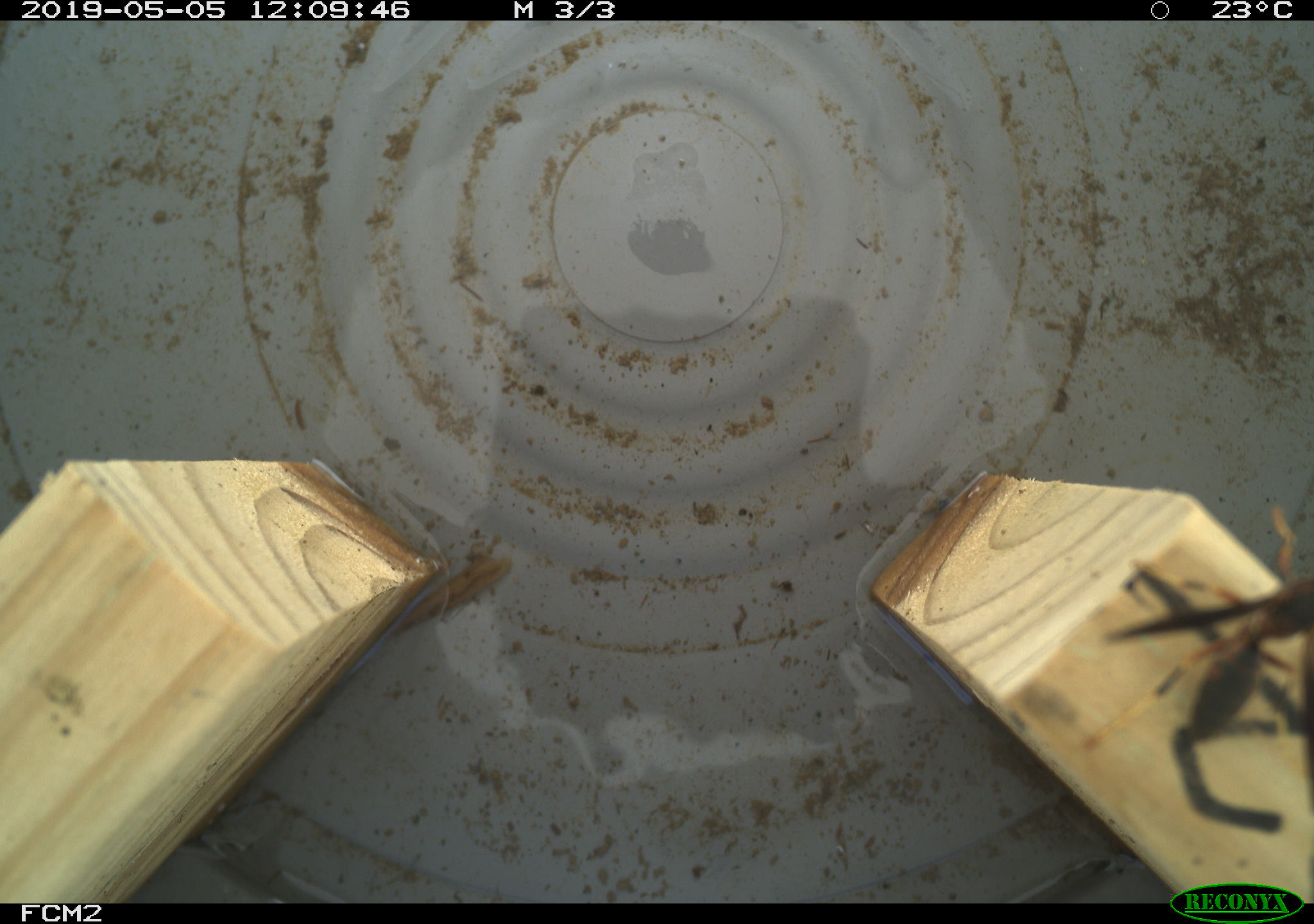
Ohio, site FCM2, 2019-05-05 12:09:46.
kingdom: Animalia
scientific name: Animalia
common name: animal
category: invertebrate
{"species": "invertebrate (animal) (Animalia)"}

————

WHAT THE TASK REQUIRES: Give the listing again exactly, but omit each image.

ANSWER TO THE EXERCISE:
Ohio, site FCM2, 2019-05-05 12:09:46.
kingdom: Animalia
scientific name: Animalia
common name: animal
category: invertebrate
{"species": "invertebrate (animal) (Animalia)"}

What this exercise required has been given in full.